SELECTION
▼

Critical Analysis of Section 29A(j) w.r.t. Reliance Infratel case – By Mr. Abhimanyu Chattree

Critical Analysis of Section 29A(j) w.r.t. Reliance Infratel case

– By Mr. Abhimanyu Chattree,
(Final Year Student at Amity Law School, Delhi (Affiliated to Guru Gobind Singh Indraprastha University, Delhi)


Insolvency and Bankruptcy Code, 2016 after attaining assent from the President, has been in place since 2016. It has evolved into a precise and speedy and prompt procedure for providing solutions with the issue of insolvency.

The Code was brought in, to provide a way out to both the Debtor as well as the Creditor which would be achieved by providing the latter with a Resolution Plan. Earlier, the said Resolution Plan could be submitted by any person, without any scrutiny, and the Resolution Applicant could even be a Promoter of the Corporate Debtor. This created an enormous loophole in the Code, and was highly criticised.

With the intention of rectifying the abovementioned escape, the Government brought in the Insolvency and Bankruptcy Code (Amendment) Ordinance, 2017, and Bankruptcy Code (Amendment) Act, 2018, through which Section 29A was introduced into the Code.


On 3rd December, 2020, in the while deciding upon the initiation of Corporate Insolvency Resolution Process (CIRP) of Reliance Infratel Limited, the Hon’ble NCLT (Mumbai Bench), approved the Resolution Plan which was submitted by Reliance Digital Platform & Project Services Limited through its Infrastructure Projects. It would be difficult to ignore the fact that that the former is controlled by Mr. Anil Ambani, while the former is controlled by his brother, Mr. Mukesh Ambani.

From the outside, one would assume that the above scenario would be barred by Section 29A(j) of Insolvency and Bankruptcy Code, 2016, however it was approved by the Committee of Creditors unequivocally.

It would be apposite to mention that Section 29A(j) says that “a person shall not be eligible to submit a Resolution Plan if such person has a connected person not eligible under Clauses (a) to (i)”; where “related party” is also talked about.

For this purpose, it is important to discuss what a “Related Party” means. For the purpose of the present case, we should discuss this term as defined under Section 5, sub-Section 24A, Clause (a), which says, “a person who is a relative of the individual, or the relative of the spouse of the individual.”

For the purpose of ascertaining, whether the setting in the present case is barred legally with respect to Section 29A(j) or not we would have to mention some case laws for arriving at a conclusion.

It would seem, that the most significant judgment in this regard would Swiss Ribbons Pvt. Ltd. & Anr. v. Union of India & Ors. [2019] 03 SC [1], where the validity of Section 29A(j) was questioned by Ld. Senior Counsel Mr. Mukul Rohatgi, arguing that, when the related person is debarred from putting forward a Resolution Plan, even when such a person has no business connection with the Corporate Debtor, neither helps the cause of the Resolution Applicant nor the Corporate Debtor, which is the sole purpose of The Insolvency & Bankruptcy Code, 2016.

▲

DATA
▼

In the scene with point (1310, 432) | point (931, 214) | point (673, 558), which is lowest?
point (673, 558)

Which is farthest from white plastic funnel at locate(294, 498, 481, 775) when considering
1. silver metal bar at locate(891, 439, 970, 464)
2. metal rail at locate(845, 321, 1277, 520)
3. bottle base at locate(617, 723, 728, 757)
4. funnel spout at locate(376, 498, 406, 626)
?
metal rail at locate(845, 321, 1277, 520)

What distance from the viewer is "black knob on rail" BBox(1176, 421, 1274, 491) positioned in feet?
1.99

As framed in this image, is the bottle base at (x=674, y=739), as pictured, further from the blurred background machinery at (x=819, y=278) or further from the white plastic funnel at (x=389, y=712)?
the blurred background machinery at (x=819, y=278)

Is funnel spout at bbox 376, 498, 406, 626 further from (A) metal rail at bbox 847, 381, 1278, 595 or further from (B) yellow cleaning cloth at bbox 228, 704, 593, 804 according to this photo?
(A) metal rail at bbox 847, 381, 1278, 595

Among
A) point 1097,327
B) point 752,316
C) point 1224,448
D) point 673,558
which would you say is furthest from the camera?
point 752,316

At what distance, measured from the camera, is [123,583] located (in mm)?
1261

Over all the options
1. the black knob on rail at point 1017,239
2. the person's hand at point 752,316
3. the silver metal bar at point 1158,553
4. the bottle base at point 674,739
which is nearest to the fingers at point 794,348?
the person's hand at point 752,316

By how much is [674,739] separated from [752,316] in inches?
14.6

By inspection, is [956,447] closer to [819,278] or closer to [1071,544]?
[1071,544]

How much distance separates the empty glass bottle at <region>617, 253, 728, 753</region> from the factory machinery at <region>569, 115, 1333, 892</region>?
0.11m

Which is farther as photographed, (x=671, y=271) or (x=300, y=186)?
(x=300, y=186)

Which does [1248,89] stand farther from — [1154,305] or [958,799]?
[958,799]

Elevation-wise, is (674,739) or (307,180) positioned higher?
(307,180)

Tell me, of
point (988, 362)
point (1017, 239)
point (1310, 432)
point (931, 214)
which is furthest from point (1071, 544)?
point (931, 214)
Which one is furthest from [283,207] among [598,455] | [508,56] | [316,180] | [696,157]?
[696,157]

▲
▼

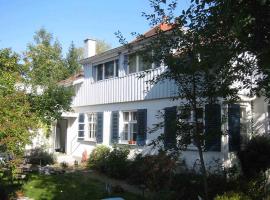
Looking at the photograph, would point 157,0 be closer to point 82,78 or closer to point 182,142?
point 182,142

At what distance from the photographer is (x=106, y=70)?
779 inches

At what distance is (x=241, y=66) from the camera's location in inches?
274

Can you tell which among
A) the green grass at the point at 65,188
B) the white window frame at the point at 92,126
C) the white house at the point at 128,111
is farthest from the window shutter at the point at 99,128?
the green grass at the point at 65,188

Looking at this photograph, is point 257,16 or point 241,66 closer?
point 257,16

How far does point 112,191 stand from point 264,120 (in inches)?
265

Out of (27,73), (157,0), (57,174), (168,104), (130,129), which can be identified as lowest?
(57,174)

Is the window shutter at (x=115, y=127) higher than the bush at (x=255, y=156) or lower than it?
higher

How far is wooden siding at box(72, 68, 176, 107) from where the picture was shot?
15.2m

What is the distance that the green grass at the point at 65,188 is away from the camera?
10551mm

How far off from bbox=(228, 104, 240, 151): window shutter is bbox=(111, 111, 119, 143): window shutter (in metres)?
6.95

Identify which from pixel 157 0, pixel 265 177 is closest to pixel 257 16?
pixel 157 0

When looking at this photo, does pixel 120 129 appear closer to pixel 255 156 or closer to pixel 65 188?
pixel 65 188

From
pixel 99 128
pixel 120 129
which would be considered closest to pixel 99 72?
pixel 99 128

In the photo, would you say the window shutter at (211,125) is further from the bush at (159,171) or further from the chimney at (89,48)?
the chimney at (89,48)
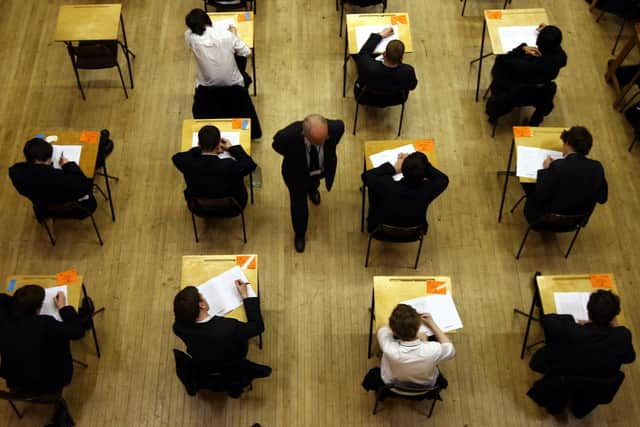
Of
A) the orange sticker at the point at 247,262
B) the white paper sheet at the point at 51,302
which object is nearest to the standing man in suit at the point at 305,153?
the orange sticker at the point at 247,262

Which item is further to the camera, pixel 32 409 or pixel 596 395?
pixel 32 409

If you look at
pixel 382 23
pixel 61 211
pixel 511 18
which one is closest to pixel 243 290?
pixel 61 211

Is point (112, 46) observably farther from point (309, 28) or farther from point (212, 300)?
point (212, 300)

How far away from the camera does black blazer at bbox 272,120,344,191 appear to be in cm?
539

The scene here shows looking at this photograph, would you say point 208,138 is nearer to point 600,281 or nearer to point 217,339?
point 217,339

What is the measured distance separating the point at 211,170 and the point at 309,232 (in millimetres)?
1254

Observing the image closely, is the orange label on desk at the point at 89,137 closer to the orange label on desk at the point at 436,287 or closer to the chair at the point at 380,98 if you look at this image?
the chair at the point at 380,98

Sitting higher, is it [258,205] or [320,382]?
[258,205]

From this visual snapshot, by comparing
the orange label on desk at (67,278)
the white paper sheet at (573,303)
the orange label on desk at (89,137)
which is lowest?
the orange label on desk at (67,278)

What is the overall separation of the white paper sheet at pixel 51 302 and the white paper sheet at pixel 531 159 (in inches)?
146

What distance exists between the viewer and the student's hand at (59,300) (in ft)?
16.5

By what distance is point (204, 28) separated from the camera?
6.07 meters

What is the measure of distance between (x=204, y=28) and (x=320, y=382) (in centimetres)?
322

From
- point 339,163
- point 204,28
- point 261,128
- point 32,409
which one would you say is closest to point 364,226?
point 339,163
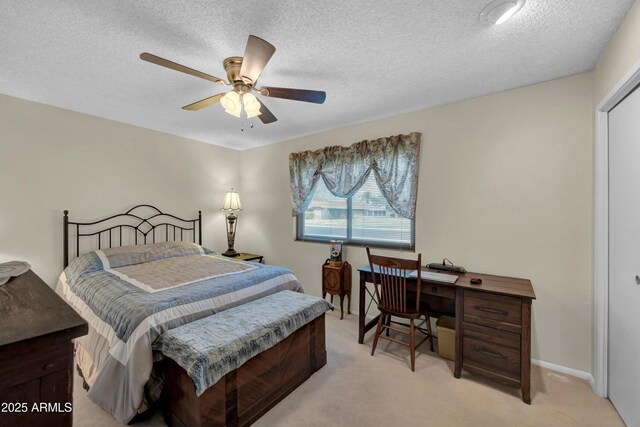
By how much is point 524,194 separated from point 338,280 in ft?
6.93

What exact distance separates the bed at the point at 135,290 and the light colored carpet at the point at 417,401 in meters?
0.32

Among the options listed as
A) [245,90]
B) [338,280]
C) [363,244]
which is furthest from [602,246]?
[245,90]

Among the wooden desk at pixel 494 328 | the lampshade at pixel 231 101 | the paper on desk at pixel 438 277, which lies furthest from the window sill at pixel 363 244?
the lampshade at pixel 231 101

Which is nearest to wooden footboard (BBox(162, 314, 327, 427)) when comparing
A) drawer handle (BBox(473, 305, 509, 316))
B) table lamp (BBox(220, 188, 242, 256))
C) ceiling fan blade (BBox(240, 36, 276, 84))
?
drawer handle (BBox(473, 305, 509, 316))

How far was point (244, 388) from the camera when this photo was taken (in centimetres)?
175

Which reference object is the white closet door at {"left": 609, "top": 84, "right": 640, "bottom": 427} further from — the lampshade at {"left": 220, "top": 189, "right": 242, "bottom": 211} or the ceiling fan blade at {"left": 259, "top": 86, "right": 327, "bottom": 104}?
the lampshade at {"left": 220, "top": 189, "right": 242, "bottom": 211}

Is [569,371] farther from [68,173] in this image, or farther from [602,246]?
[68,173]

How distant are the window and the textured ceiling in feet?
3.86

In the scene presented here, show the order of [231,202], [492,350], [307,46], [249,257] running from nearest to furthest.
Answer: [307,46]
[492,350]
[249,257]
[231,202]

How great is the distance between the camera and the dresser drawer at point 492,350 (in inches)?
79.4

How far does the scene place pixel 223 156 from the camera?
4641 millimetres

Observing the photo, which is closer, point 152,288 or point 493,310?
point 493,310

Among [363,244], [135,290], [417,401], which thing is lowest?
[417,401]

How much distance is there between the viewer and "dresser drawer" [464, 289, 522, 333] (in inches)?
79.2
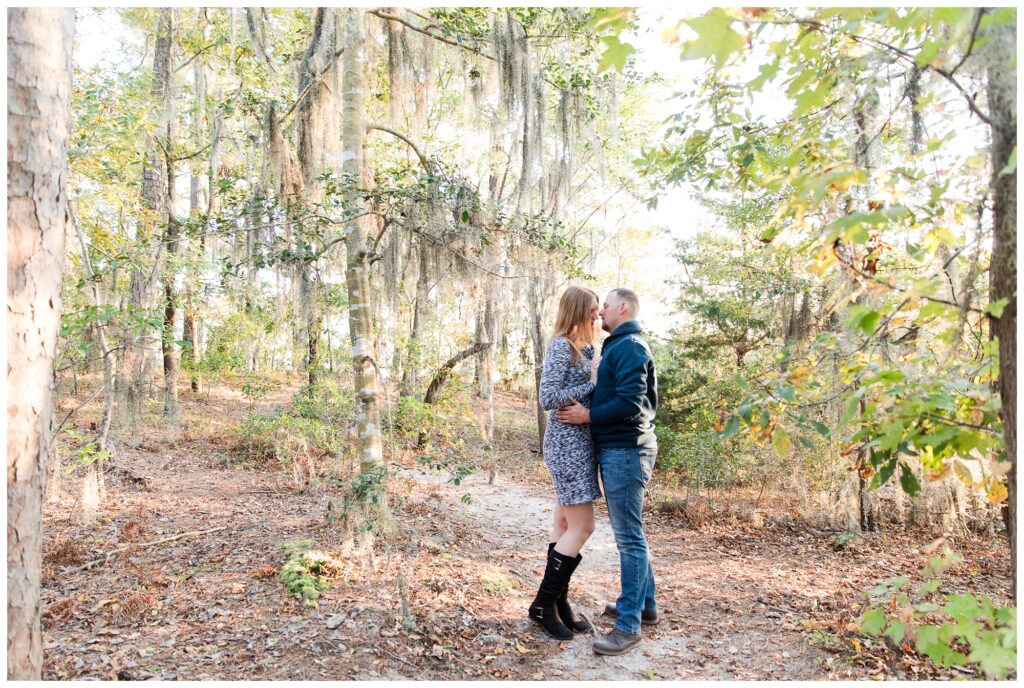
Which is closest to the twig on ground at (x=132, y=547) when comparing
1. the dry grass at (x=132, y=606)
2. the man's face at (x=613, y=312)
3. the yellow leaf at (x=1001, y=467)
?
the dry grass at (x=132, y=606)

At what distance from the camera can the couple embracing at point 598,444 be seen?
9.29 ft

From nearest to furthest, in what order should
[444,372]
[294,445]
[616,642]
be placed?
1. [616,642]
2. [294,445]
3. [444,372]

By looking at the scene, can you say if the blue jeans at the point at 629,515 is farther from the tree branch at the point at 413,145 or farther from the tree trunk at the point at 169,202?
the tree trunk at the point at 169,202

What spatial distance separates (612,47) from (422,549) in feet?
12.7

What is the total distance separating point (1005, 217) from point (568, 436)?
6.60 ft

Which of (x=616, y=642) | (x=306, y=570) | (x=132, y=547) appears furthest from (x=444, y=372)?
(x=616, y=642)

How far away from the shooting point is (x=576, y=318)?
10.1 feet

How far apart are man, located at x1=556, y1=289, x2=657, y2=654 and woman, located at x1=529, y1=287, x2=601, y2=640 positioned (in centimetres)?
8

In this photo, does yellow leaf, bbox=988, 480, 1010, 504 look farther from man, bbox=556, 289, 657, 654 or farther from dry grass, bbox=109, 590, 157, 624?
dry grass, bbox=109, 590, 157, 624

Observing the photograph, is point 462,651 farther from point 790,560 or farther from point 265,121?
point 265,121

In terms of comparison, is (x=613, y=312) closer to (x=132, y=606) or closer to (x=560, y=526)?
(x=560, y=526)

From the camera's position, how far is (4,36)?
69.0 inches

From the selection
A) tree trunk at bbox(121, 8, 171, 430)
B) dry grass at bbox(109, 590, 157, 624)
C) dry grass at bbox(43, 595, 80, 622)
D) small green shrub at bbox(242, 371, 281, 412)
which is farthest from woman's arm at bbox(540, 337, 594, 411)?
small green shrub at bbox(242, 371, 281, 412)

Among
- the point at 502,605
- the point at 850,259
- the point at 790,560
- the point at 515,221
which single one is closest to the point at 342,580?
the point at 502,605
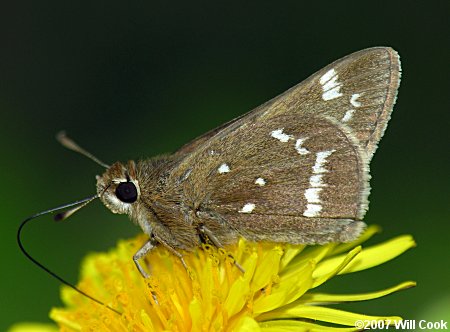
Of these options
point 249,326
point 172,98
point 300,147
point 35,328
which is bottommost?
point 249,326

▲
▼

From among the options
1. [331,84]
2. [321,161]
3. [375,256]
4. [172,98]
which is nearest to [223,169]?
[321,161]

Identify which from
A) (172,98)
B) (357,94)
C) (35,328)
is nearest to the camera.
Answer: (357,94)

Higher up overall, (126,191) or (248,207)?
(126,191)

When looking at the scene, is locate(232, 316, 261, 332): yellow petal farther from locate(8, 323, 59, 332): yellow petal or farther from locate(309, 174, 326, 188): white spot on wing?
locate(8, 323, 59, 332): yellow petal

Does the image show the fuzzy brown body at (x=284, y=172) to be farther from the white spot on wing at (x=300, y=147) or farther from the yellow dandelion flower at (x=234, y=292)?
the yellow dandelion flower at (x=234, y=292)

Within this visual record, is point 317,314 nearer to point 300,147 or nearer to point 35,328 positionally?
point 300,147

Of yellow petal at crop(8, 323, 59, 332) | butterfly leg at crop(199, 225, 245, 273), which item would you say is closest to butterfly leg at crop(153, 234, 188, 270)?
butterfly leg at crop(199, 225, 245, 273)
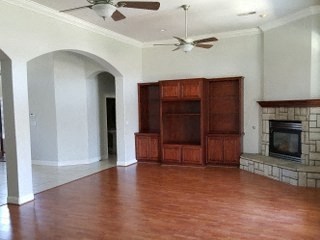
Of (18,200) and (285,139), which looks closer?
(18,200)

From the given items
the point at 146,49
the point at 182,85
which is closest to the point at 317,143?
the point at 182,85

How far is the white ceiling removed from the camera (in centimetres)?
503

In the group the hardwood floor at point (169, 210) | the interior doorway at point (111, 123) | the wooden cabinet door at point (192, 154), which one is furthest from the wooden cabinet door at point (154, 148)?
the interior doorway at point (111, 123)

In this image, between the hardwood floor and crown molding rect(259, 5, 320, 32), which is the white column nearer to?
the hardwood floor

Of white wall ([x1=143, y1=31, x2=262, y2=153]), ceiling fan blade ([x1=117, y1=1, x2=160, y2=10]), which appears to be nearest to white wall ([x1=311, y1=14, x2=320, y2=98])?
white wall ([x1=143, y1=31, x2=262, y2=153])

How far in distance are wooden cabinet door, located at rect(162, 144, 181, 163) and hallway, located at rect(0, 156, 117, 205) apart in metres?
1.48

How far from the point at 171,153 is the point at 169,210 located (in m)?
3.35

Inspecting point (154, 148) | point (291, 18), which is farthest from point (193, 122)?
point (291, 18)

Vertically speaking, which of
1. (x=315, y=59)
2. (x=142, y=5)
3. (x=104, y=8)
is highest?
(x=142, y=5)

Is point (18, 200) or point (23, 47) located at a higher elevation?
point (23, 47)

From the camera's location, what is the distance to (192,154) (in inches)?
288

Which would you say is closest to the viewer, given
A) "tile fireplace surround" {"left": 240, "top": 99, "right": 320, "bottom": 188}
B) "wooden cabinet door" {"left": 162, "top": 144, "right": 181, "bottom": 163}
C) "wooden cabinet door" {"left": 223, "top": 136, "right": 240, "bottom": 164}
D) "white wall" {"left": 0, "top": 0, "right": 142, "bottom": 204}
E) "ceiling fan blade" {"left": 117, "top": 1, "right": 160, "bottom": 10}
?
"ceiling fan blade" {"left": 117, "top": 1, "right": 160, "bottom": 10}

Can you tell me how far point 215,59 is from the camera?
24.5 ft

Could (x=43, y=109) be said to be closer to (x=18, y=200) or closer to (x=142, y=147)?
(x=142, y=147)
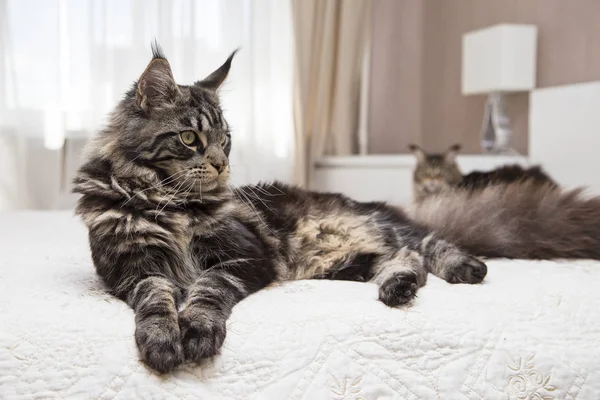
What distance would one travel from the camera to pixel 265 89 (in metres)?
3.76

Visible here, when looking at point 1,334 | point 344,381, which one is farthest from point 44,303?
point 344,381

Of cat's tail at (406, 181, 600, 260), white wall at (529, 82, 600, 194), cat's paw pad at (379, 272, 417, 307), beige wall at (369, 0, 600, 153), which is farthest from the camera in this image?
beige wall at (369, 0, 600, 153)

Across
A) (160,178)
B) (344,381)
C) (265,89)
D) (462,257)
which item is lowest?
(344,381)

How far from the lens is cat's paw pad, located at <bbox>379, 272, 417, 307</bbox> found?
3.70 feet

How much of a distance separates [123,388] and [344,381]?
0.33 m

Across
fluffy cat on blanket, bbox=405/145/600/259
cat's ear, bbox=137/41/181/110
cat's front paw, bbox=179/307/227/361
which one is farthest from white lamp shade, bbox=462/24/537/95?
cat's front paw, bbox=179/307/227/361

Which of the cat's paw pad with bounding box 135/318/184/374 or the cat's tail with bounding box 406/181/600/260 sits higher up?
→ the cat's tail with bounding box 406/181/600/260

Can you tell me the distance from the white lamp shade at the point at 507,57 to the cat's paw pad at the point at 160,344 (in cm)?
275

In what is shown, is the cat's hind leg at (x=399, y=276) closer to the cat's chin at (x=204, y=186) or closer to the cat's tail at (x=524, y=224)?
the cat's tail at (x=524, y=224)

▲

TO BE DONE
**A)** Edit the article on Section 29A(j) by copying the passage that starts with the words "Insolvency and Bankruptcy Code, 2016 after" and ends after "issue of insolvency.", changing "speedy" to "rapid".
**B)** Condense the paragraph in the article on Section 29A(j) that begins "The Code was brought in" into a shorter version that keeps its main facts.

TASK-BY-TASK SOLUTIONS
**A)**
Insolvency and Bankruptcy Code, 2016 after attaining assent from the President, has been in place since 2016. It has evolved into a precise and rapid and prompt procedure for providing solutions with the issue of insolvency.

**B)** The Code was meant to give both the Debtor and the Creditor a way out by providing the Creditor with a Resolution Plan. Previously, anyone could submit such a plan without scrutiny, even a Promoter of the Corporate Debtor. This left a major loophole in the Code and drew heavy criticism.